◆ TEXT
INSURANCE COMPANY OF NORTH AMERICA v. CTL USA, INC.

ATTENTION: It is possible that this information may no longer be current and therefore may be inaccurate. The index contains both open and closed cases and is not a complete list of cases in which an ACE Insurance Group company is involved. This information is provided to give interested persons an idea of the issues disputed in the indexed cases. For a full understanding of a case, one should read the rest of the court file, including the response. For the most up-to-date and complete information on a case, visit www.pacer.gov or contact the clerk of the relevant court.

Case Number: 
1:14-cv-01554 Search Pacer
Court Type: 
Federal
US District Court: 
Southern District of New York
Date Filed: 
Mar 6 2014

FIRST CAUSE OF ACTION
1. This action arises from damage a shipment of LCD panels and parts
which moved, or was intended to move, in combined transport on a through-carriage
basis under a bill of lading which was intended to cover substantial ocean carriage in
addition to pre-ocean carriage land transportation services.

◆ INFORMATION PROVIDED
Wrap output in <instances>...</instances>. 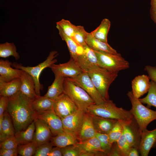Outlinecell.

◆ PROBLEM SET
**A.** Reproduce the case excerpt word for word from "FIRST CAUSE OF" to "land transportation services.".
**B.** According to the case excerpt, in which US District Court was the case filed?

◆ WORKED ANSWERS
**A.**
FIRST CAUSE OF ACTION
1. This action arises from damage a shipment of LCD panels and parts
which moved, or was intended to move, in combined transport on a through-carriage
basis under a bill of lading which was intended to cover substantial ocean carriage in
addition to pre-ocean carriage land transportation services.

**B.** The Southern District of New York.